"Why?" is a single by British synth-pop band Bronski Beat and appeared on their 1984 album The Age of Consent.

The song, recorded at RPM Studio in New York City and mixed at Townhouse Studios in London, pursued an energetic musical formula, while the lyrics focused more centrally on anti-gay prejudice. The song opens with a questioning vocal by frontman and vocalist Jimmy Somerville and the shattering of breaking glass. It was the trio's second Top 10 success in the UK, throughout Europe and in Australia and is today considered a popular gay anthem.

Single cover
The drawing for the single cover, of a man with his head in his hands, was drawn for the band by Glasgow artist Robert McAulay, who was associated with the band at the time.

Reception
Reviewing the song for Melody Maker, Adam Sweeting described it as "all rather twisted and tragic, especially when sung by those painfully keening vocals (the song is dedicated to murdered gay playwright Drew Griffiths). Like Soft Cell before them, the Bronskingtons suit this frugal format better than most, basically because they've had the guts to go the whole hog". Sweeting adds that "what would be predictable electroboredom in more ineffectual outfits here takes on the status of obsession, building busily towards a tense and involving climax".

Reviewing for Smash Hits, Dave Rimmer wrote "this was written for Martin, a friend of the Bronskis who was hounded out of the country by his boyfriend's irate and violent parents" and described it as "a worthy follow-up to "Smalltown Boy"". Dave Ling for Number One agreed with this last point and wrote that the song "could almost be a sequel to their debut, continuing the tale of a young gay suffering humiliation and animosity as he tries to live his life".

========

## EXERCISE DIRECTIONS
Transcribe the passage on the Bronski Beat single verbatim, from "The song, recorded" to "at the time.".

## MATERIAL PROVIDED

========

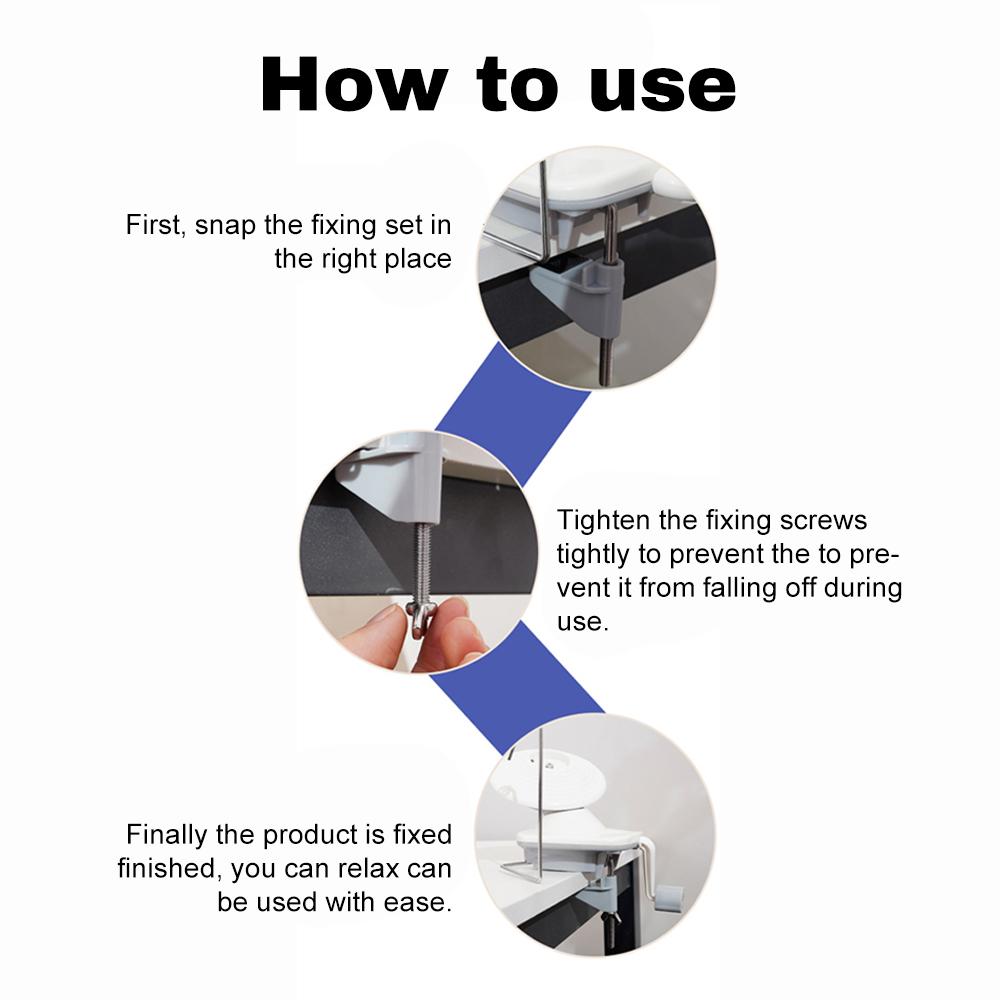 How to use

First, snap the fixing set in the right place

Tighten the fixing screws tightly to prevent the to prevent it from falling off during use.

Finally the product is fixed finished, you can relax can be used with ease.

========

## REPLY TO THE EXERCISE
The song, recorded at RPM Studio in New York City and mixed at Townhouse Studios in London, pursued an energetic musical formula, while the lyrics focused more centrally on anti-gay prejudice. The song opens with a questioning vocal by frontman and vocalist Jimmy Somerville and the shattering of breaking glass. It was the trio's second Top 10 success in the UK, throughout Europe and in Australia and is today considered a popular gay anthem.

Single cover
The drawing for the single cover, of a man with his head in his hands, was drawn for the band by Glasgow artist Robert McAulay, who was associated with the band at the time.